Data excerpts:
=== Begin Enclosure ===

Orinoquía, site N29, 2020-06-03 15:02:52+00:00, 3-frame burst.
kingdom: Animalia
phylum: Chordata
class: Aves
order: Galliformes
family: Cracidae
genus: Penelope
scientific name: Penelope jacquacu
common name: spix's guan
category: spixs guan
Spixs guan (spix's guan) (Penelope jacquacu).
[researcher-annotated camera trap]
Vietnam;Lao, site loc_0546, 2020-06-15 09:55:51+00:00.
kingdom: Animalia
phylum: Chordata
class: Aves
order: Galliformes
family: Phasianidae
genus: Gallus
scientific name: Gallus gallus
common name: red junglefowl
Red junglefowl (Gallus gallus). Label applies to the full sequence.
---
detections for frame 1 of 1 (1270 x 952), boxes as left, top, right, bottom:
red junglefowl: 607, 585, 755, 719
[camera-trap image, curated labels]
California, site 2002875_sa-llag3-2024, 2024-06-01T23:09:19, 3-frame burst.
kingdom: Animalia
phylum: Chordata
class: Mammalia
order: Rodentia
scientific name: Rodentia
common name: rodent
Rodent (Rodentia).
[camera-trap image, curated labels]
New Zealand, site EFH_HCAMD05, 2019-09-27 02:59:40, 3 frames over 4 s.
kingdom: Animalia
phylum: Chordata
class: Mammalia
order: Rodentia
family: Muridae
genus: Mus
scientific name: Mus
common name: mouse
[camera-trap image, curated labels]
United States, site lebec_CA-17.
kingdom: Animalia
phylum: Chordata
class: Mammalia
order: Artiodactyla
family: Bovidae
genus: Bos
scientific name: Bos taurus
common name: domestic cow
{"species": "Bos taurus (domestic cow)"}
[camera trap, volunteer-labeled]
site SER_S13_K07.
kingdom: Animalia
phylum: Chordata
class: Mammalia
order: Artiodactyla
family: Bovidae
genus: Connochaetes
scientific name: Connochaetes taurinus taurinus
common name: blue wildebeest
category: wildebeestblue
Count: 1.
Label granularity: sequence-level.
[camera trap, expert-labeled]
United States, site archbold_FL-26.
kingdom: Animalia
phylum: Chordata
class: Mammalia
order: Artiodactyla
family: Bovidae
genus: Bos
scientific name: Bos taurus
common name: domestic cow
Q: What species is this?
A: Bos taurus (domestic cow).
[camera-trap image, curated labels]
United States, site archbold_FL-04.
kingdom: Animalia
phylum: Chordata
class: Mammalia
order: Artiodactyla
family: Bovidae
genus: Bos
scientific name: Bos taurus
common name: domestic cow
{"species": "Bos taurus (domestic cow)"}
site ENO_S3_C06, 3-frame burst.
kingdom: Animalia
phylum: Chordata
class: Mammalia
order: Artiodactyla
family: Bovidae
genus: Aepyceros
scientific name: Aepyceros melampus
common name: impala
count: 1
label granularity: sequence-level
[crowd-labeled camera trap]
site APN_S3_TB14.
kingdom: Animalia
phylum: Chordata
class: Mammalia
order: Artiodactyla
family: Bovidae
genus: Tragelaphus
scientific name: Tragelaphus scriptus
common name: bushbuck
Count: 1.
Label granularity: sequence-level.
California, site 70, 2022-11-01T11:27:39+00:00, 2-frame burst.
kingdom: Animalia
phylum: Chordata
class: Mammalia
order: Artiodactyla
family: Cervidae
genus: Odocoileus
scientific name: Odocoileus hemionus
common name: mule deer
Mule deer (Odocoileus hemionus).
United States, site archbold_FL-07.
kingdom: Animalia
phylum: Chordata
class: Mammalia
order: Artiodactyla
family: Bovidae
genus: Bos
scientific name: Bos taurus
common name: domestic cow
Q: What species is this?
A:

=== End Enclosure ===

**TASK STATEMENT**
Whenever the string "burst" shows up in a line above, copy that line.

**EXERCISE RESULT**
Orinoquía, site N29, 2020-06-03 15:02:52+00:00, 3-frame burst.
California, site 2002875_sa-llag3-2024, 2024-06-01T23:09:19, 3-frame burst.
site ENO_S3_C06, 3-frame burst.
California, site 70, 2022-11-01T11:27:39+00:00, 2-frame burst.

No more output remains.